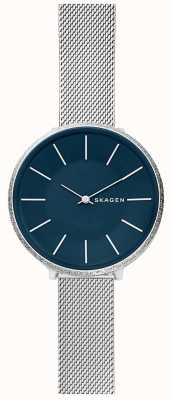 Skagen Cadran bleu maille en acier inoxydable pour femme Karolina SKW2725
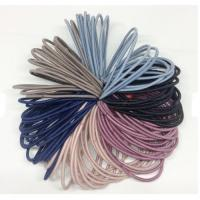 Quality Elastic seamless connection hair rope for women and kids wholesale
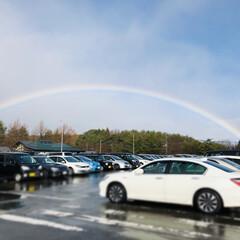 綺麗/虹/風景 途切れること無く 綺麗な虹かかってたので…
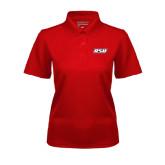 Ladies Red Dry Mesh Polo-RSU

- **Exercise directions**:
Without the pictures, retype the whole of the material above exactly.

- **Exercise output**:
 Skagen Cadran bleu maille en acier inoxydable pour femme Karolina SKW2725
 Quality Elastic seamless connection hair rope for women and kids wholesale
 綺麗/虹/風景 途切れること無く 綺麗な虹かかってたので…
 Ladies Red Dry Mesh Polo-RSU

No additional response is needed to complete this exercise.